In the advice of Marguerite I saw that sound wisdom and discernment, by which in all the periods of our connection she had been so eminently characterised. With her views of the future I was not disposed to accord. I regarded them as obscured and discoloured by the unfortunate state of her health. I could not indeed refuse to believe that the prerogative I had received had been the parent of much domestic unhappiness. Willingly would I have resigned all that I had derived from the stranger, to be replaced in the situation in which his pernicious legacies had found me. He had robbed me of my son; he had destroyed my domestic peace; he had undermined the tranquillity and health of the partner of my life. These calamities pressed with a heavy and intolerable weight at my heart. But, if, as Marguerite affirmed, they were irretrievable, or if they could once be removed, and the domestic advantages I had heretofore enjoyed be restored, I was not disposed to fear those external mischiefs which Marguerite so feelingly predicted. I could not believe that I should have such a league of foreign enemies to encounter, nor could I easily image to myself any external evils which it was not in the power of gold to remedy.
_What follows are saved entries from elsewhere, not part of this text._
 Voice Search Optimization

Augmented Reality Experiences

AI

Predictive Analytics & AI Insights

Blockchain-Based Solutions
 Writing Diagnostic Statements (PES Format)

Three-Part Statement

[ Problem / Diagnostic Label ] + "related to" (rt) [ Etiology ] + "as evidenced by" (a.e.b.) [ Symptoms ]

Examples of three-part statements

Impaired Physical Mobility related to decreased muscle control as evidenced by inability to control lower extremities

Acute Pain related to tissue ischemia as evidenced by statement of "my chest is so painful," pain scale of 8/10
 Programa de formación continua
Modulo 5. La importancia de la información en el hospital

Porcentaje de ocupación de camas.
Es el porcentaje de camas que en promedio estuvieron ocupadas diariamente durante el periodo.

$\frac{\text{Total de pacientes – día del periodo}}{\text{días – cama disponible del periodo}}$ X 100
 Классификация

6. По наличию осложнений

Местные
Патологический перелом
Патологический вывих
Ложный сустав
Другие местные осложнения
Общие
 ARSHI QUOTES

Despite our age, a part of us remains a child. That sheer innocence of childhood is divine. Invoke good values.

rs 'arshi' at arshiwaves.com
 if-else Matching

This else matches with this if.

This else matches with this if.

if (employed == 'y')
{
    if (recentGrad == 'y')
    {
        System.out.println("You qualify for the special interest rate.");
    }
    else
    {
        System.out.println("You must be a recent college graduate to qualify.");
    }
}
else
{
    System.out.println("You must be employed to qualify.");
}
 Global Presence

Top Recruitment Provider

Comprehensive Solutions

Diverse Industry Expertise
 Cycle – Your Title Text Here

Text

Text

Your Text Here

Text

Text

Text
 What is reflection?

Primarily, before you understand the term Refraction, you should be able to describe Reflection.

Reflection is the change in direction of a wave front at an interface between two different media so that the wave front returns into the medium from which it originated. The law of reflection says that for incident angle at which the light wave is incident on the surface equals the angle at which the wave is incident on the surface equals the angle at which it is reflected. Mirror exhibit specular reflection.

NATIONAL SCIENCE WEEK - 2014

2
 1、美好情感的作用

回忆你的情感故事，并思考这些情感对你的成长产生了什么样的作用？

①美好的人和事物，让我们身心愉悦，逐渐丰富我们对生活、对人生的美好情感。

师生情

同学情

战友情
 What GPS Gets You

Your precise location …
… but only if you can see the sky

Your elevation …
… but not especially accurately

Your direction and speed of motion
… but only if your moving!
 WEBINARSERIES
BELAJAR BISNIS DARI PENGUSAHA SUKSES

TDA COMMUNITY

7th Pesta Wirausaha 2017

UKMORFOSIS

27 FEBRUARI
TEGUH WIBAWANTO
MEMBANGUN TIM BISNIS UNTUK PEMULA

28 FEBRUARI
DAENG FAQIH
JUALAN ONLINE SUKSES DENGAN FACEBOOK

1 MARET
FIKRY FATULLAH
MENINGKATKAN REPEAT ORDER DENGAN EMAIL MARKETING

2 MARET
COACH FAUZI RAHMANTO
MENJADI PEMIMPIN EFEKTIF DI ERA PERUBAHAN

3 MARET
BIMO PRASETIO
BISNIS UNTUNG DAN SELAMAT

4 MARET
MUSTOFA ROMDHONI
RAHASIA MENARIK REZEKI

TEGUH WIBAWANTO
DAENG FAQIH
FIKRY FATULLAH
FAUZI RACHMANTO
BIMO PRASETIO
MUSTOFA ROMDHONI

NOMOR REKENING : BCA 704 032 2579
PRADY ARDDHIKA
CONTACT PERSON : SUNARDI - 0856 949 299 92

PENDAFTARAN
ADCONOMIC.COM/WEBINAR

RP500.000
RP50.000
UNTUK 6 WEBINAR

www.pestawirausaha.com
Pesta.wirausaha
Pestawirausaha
These considerations I urged to my beloved partner, and by enforcing them endeavoured to remove those gloomy apprehensions, from the prevalence of which I feared much injury to her health. There was another circumstance I was led particularly to insist on; I mean the nature of the secret intrusted to me.
“I admire your discernment and ingenuity, Marguerite,” said I, “in your conjecture respecting the source of my wealth. I admire your delicacy in not pressing me to decide upon the truth of your conjecture. This only I must be permitted to say on that subject. It is a secret; and you will perceive that the same reasons, whatever they are, which make that secret obligatory on me, require that it should be respected by you. The same evils that my own indiscretion may draw on me, I shall be equally exposed to by any error or miscalculation of yours. I have therefore most earnestly and solemnly to conjure you, whatever misfortunes may hereafter befall me, in whatever perilous situation I may be involved, that you will never utter a syllable on this subject; and that, as I am the selected depository of this secret, and alone know with certainty what is its nature, you will trust our prosperity in this point to me.”—Marguerite engaged to conduct herself as I desired.
The night which succeeded this explanation, was particularly soothing and grateful to me. I was relieved from a great and oppressive burthen. I was conscious of that particular species of pleasure which arises from the resolute discharge of an heroic duty. The peace I felt within shed its gay and reviving beams upon all around me. Reconciled to myself, I was filled with sanguine and agreeable visions of the future. My mind obstinately rejected all dark and hateful presages. I had intrusted myself and the direction of my conduct, as far as it was possible, to that better pilot, under whose guidance, if I had not avoided the rocks and quicksands of life, I had at least escaped with little comparative injury. I felt therefore as if my domestic enjoyments were restored, and the pleasures of my better years were about to run over again their auspicious career. Not so Marguerite. She was mild, gentle, and soothing. Displeasure and resentment towards me were banished from her mind. She endeavoured to conquer her melancholy, and to forget the wounds that had been so fatal to her hopes. But her endeavours were fruitless. A fixed dejection clung to her heart: nor could the generous sweetness that pervaded her manners hide from me entirely what was passing in her bosom.